Write out the whole listing below exactly, skipping each picture.

INFORMATION SHOWN section start

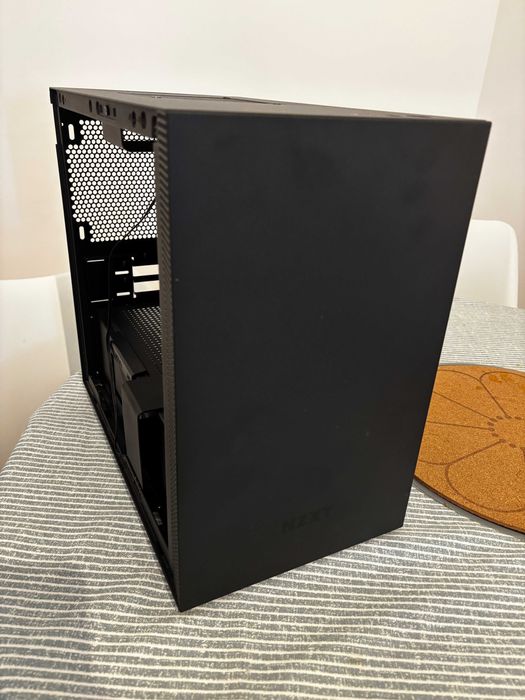 Caixa Mini-ITX NZXT H210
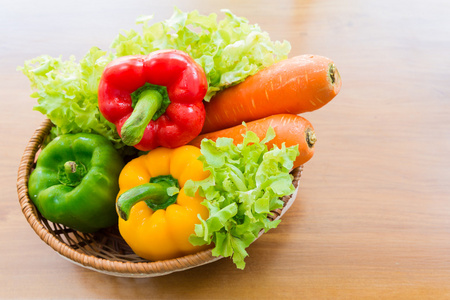 健康蔬菜在木制的桌子上放的篮子里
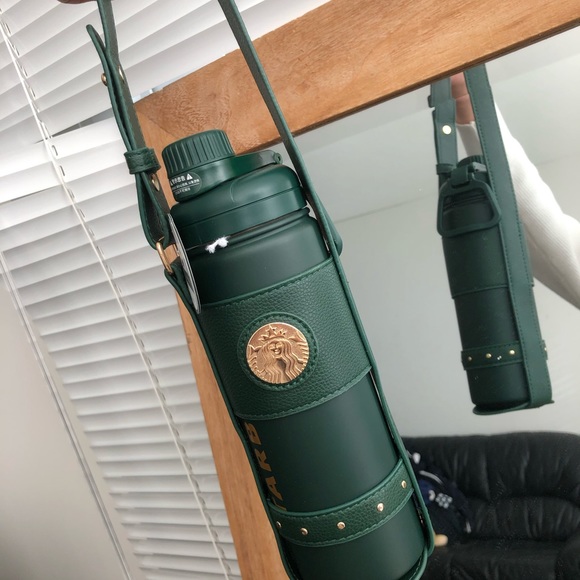 Brand new Starbucks bottle - Picture 5 of 9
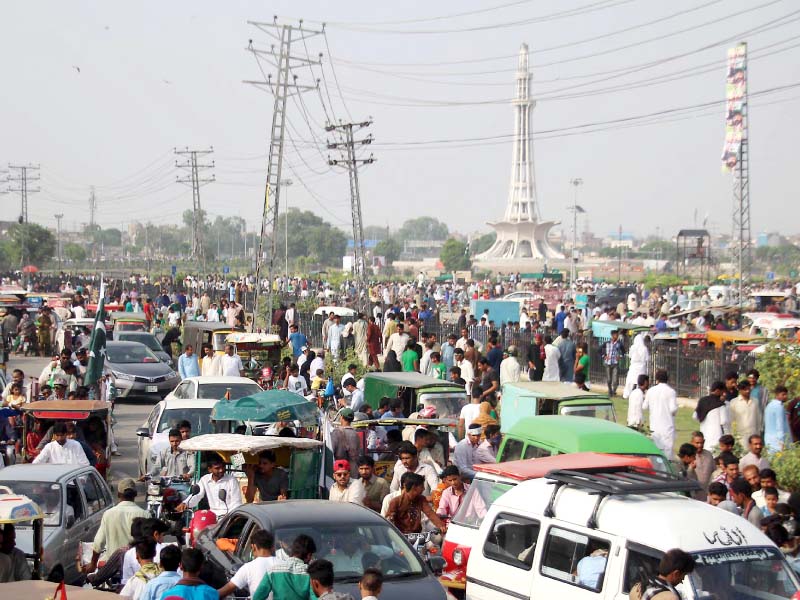 people of lahore celebrating independence day in front of minaar e pakistan photo abid nawaz express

INFORMATION SHOWN section end

OUTPUT →
 Caixa Mini-ITX NZXT H210
 健康蔬菜在木制的桌子上放的篮子里
 Brand new Starbucks bottle - Picture 5 of 9
 people of lahore celebrating independence day in front of minaar e pakistan photo abid nawaz express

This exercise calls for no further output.